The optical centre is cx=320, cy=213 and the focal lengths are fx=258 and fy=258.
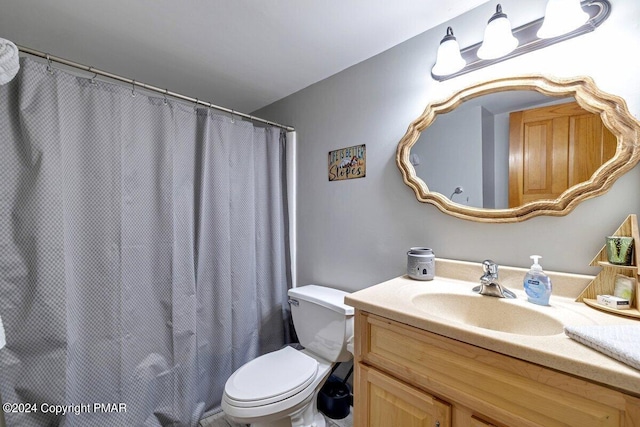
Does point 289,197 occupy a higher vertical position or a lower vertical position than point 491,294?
higher

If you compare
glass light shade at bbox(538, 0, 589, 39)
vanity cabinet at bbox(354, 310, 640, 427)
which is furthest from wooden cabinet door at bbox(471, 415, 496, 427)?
glass light shade at bbox(538, 0, 589, 39)

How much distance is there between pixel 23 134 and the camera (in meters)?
1.10

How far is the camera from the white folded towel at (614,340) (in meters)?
0.55

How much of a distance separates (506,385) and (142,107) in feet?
6.28

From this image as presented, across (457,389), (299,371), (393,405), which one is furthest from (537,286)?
(299,371)

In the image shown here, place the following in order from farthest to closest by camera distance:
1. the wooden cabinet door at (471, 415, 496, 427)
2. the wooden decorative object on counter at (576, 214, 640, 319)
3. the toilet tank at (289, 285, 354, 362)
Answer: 1. the toilet tank at (289, 285, 354, 362)
2. the wooden decorative object on counter at (576, 214, 640, 319)
3. the wooden cabinet door at (471, 415, 496, 427)

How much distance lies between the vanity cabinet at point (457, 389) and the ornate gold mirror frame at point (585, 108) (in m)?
0.65

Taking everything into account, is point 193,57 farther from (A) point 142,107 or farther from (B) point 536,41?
(B) point 536,41

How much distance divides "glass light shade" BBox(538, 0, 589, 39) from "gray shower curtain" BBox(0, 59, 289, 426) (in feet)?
5.27

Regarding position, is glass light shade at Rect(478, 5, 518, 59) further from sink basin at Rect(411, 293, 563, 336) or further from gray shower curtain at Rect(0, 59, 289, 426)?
gray shower curtain at Rect(0, 59, 289, 426)


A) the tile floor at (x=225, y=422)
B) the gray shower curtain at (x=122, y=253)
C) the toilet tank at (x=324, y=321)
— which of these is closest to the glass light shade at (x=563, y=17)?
the toilet tank at (x=324, y=321)

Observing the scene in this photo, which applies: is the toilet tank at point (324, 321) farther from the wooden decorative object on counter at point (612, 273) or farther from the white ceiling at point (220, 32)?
the white ceiling at point (220, 32)

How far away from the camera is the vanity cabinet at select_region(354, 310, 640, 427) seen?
57 centimetres

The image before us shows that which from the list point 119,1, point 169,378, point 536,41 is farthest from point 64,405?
point 536,41
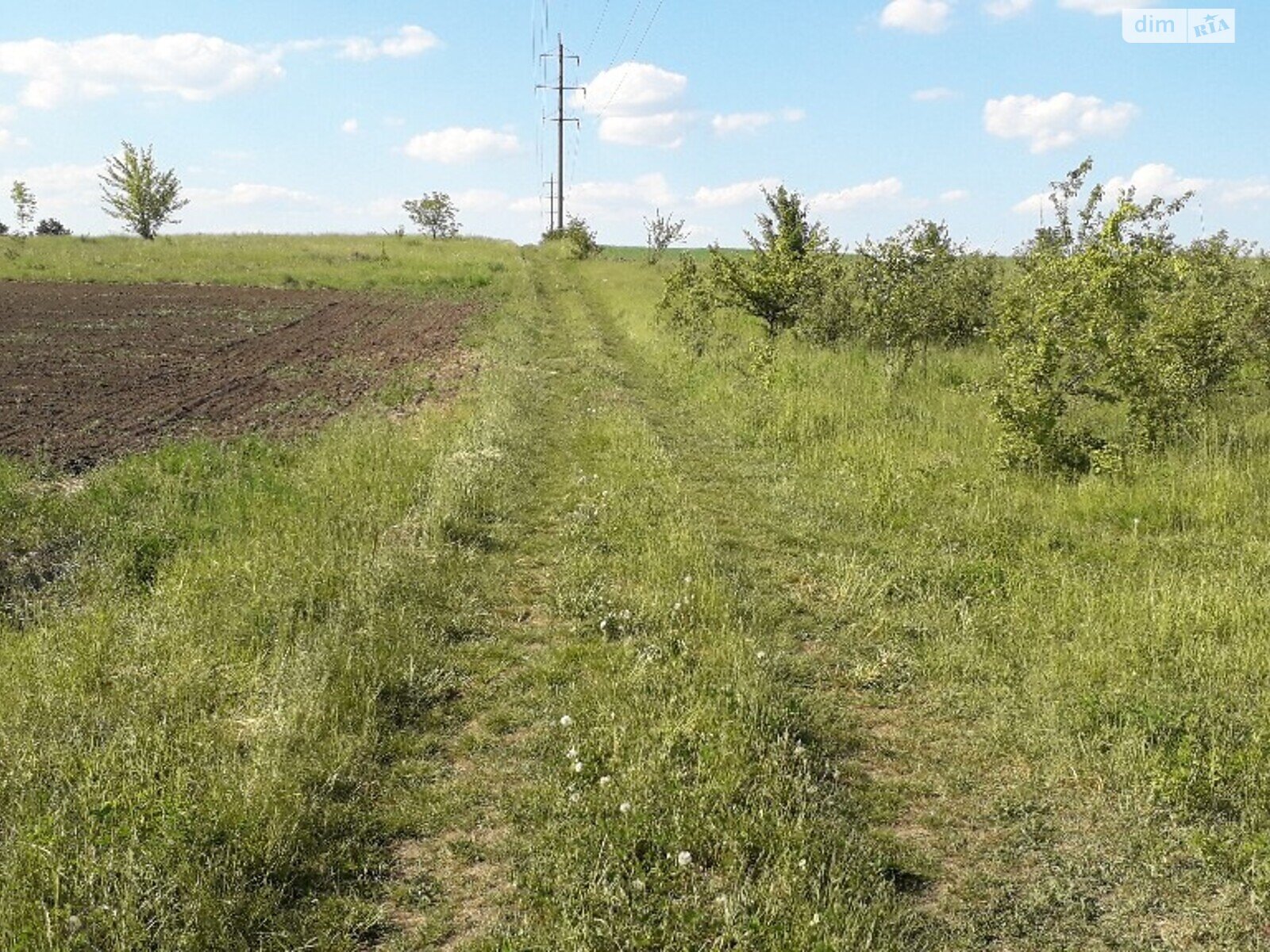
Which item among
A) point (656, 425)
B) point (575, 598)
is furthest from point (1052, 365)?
point (575, 598)

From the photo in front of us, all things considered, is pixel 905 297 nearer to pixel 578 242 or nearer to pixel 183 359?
pixel 183 359

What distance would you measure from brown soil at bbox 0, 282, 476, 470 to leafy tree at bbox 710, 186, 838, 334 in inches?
276

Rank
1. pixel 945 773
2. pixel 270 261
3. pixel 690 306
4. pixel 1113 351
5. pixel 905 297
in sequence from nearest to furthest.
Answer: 1. pixel 945 773
2. pixel 1113 351
3. pixel 905 297
4. pixel 690 306
5. pixel 270 261

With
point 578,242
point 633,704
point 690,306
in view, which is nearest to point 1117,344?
point 633,704

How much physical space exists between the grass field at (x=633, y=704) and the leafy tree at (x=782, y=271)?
8.65 meters

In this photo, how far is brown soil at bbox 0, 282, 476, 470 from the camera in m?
12.8

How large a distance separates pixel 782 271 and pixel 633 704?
14578 millimetres

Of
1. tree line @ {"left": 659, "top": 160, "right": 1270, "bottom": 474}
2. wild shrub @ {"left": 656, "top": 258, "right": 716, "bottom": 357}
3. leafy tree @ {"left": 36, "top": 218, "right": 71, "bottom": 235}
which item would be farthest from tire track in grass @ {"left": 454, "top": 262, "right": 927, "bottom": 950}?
leafy tree @ {"left": 36, "top": 218, "right": 71, "bottom": 235}

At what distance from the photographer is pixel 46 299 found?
32594mm

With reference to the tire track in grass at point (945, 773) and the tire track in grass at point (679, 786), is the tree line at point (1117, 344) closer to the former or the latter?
the tire track in grass at point (945, 773)

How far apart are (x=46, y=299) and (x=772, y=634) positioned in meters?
36.0

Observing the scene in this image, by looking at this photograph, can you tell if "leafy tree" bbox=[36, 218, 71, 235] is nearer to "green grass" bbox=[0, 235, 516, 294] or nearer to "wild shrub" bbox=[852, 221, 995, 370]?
"green grass" bbox=[0, 235, 516, 294]

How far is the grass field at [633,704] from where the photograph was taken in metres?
3.57

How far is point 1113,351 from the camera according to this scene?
944 centimetres
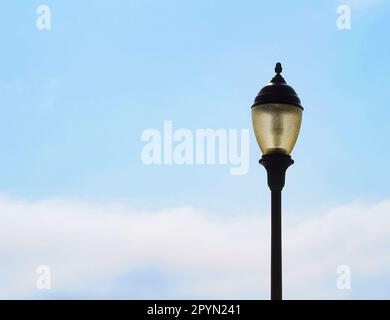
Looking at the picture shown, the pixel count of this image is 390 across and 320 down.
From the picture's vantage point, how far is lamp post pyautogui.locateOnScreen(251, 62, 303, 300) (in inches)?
192

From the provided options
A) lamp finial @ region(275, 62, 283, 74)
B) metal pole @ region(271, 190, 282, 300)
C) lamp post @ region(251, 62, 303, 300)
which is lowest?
metal pole @ region(271, 190, 282, 300)

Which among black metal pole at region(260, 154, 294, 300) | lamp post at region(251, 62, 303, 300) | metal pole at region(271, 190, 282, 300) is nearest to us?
metal pole at region(271, 190, 282, 300)

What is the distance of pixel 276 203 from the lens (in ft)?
16.2

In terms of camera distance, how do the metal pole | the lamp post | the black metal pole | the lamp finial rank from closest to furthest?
the metal pole
the black metal pole
the lamp post
the lamp finial

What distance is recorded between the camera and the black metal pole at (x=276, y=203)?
4605 millimetres

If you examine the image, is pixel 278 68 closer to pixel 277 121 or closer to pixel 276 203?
pixel 277 121

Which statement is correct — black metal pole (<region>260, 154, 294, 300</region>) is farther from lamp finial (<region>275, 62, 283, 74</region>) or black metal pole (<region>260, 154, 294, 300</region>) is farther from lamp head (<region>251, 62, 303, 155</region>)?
lamp finial (<region>275, 62, 283, 74</region>)

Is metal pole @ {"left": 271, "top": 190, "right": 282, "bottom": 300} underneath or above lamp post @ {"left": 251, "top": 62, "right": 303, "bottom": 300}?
underneath

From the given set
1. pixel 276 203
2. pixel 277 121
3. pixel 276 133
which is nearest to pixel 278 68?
pixel 277 121

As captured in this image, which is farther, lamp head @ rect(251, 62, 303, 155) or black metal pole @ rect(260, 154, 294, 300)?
lamp head @ rect(251, 62, 303, 155)

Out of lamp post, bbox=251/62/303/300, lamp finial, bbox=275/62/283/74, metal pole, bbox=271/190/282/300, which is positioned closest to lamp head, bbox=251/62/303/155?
lamp post, bbox=251/62/303/300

Task:
Switch "camera" to "lens" everywhere in the records above and write all of them out again with nothing else changed. Leave the pictures out.

Response to this task:
The optical centre is cx=320, cy=213 and the focal lengths are fx=258 and fy=258.
Does point 289,197 occupy a higher vertical position or a lower vertical position than point 491,294?
higher

If you compare
glass light shade at bbox(538, 0, 589, 39)
vanity cabinet at bbox(354, 310, 640, 427)
which is furthest from wooden cabinet door at bbox(471, 415, 496, 427)?
glass light shade at bbox(538, 0, 589, 39)

How much distance is there between pixel 23 134 and the lens (in meters)?
1.10

How far is the lens from the white folded towel at (614,340) (in meters)?
0.55

How much of a distance separates (506,385) and (142,107) in feet?
6.28

From this image as presented, across (457,389), (299,371), (393,405), which one is furthest from (537,286)?
(299,371)

In the image shown here, place the following in order from farthest to closest by lens distance:
1. the wooden cabinet door at (471, 415, 496, 427)
2. the wooden decorative object on counter at (576, 214, 640, 319)
3. the toilet tank at (289, 285, 354, 362)
Answer: 1. the toilet tank at (289, 285, 354, 362)
2. the wooden decorative object on counter at (576, 214, 640, 319)
3. the wooden cabinet door at (471, 415, 496, 427)

How much distance lies between the vanity cabinet at point (457, 389) and the ornate gold mirror frame at point (585, 108) (in m)?
0.65

Taking everything into account, is point 193,57 farther from (A) point 142,107 or farther from (B) point 536,41?
(B) point 536,41

How much distance divides "glass light shade" BBox(538, 0, 589, 39) from "gray shower curtain" BBox(0, 59, 289, 426) (in feet)?
5.27

Regarding position, is glass light shade at Rect(478, 5, 518, 59) further from sink basin at Rect(411, 293, 563, 336) or further from gray shower curtain at Rect(0, 59, 289, 426)?
gray shower curtain at Rect(0, 59, 289, 426)


A) the tile floor at (x=225, y=422)
B) the gray shower curtain at (x=122, y=253)
C) the toilet tank at (x=324, y=321)
— which of these is closest to the glass light shade at (x=563, y=17)?
the toilet tank at (x=324, y=321)

Observing the scene in this photo, which applies: is the toilet tank at point (324, 321) farther from the wooden decorative object on counter at point (612, 273) or farther from the white ceiling at point (220, 32)?
the white ceiling at point (220, 32)

How far away from the lens is the vanity cabinet at select_region(354, 310, 640, 427) seen?
57 centimetres

The image before us shows that which from the list point 119,1, point 169,378, point 536,41 is farthest from point 64,405?
point 536,41
Which item among
A) point (656, 425)
B) point (575, 598)
is furthest from point (1052, 365)?
point (575, 598)

From the photo in front of us, all things considered, is pixel 905 297 nearer to pixel 578 242 or nearer to pixel 183 359?
pixel 183 359

What distance would you measure from brown soil at bbox 0, 282, 476, 470 to leafy tree at bbox 710, 186, 838, 334 in inches?
276

Rank
1. pixel 945 773
2. pixel 270 261
3. pixel 690 306
4. pixel 1113 351
5. pixel 905 297
in sequence from nearest to furthest.
Answer: 1. pixel 945 773
2. pixel 1113 351
3. pixel 905 297
4. pixel 690 306
5. pixel 270 261

With
point 578,242
point 633,704
point 690,306
in view, which is nearest to point 1117,344?
point 633,704

How much physical space exists between the grass field at (x=633, y=704) and the leafy tree at (x=782, y=271)?
8.65 meters

In this photo, how far is brown soil at bbox 0, 282, 476, 470 from the lens in m?
12.8

How large a distance separates pixel 782 271 and pixel 633 704?
14578 millimetres

Of
1. tree line @ {"left": 659, "top": 160, "right": 1270, "bottom": 474}
2. wild shrub @ {"left": 656, "top": 258, "right": 716, "bottom": 357}
3. leafy tree @ {"left": 36, "top": 218, "right": 71, "bottom": 235}
which item would be farthest from tire track in grass @ {"left": 454, "top": 262, "right": 927, "bottom": 950}?
leafy tree @ {"left": 36, "top": 218, "right": 71, "bottom": 235}

At what distance from the photographer is pixel 46 299 found?
32594mm

With reference to the tire track in grass at point (945, 773) and the tire track in grass at point (679, 786), is the tree line at point (1117, 344) closer to the former or the latter?
the tire track in grass at point (945, 773)

How far apart are (x=46, y=299) and (x=772, y=634) positioned in meters?
36.0

Observing the scene in this image, by looking at this photograph, can you tell if "leafy tree" bbox=[36, 218, 71, 235] is nearer to "green grass" bbox=[0, 235, 516, 294] or nearer to "wild shrub" bbox=[852, 221, 995, 370]?
"green grass" bbox=[0, 235, 516, 294]

How far is the grass field at [633,704] from where the photograph was taken in metres?
3.57

How far is point 1113,351 from the lens according to this scene?
944 centimetres
Looking at the picture shown, the pixel count of this image is 390 across and 320 down.
From the picture's vantage point, how far is lamp post pyautogui.locateOnScreen(251, 62, 303, 300) (in inches)?
192

From the provided options
A) lamp finial @ region(275, 62, 283, 74)
B) metal pole @ region(271, 190, 282, 300)
C) lamp post @ region(251, 62, 303, 300)
which is lowest?
metal pole @ region(271, 190, 282, 300)

Which among black metal pole at region(260, 154, 294, 300) | lamp post at region(251, 62, 303, 300) | metal pole at region(271, 190, 282, 300) is nearest to us?
metal pole at region(271, 190, 282, 300)

What is the distance of pixel 276 203 from the lens (in ft)?
16.2

In terms of lens distance, how do the metal pole | the lamp post | the black metal pole | the lamp finial rank from closest to furthest?
the metal pole
the black metal pole
the lamp post
the lamp finial

What distance is recorded between the lens and the black metal pole at (x=276, y=203)?
4605 millimetres

If you examine the image, is pixel 278 68 closer to pixel 277 121 or closer to pixel 276 203?
pixel 277 121

Which statement is correct — black metal pole (<region>260, 154, 294, 300</region>) is farther from lamp finial (<region>275, 62, 283, 74</region>) or black metal pole (<region>260, 154, 294, 300</region>) is farther from lamp head (<region>251, 62, 303, 155</region>)?
lamp finial (<region>275, 62, 283, 74</region>)

Is metal pole @ {"left": 271, "top": 190, "right": 282, "bottom": 300} underneath or above lamp post @ {"left": 251, "top": 62, "right": 303, "bottom": 300}?
underneath

From the given set
1. pixel 276 203
2. pixel 277 121
3. pixel 276 133
which is nearest to pixel 278 68?
pixel 277 121

As captured in this image, which is farther, lamp head @ rect(251, 62, 303, 155) or black metal pole @ rect(260, 154, 294, 300)?
lamp head @ rect(251, 62, 303, 155)

Out of lamp post, bbox=251/62/303/300, lamp finial, bbox=275/62/283/74, metal pole, bbox=271/190/282/300, which is positioned closest to lamp head, bbox=251/62/303/155?
lamp post, bbox=251/62/303/300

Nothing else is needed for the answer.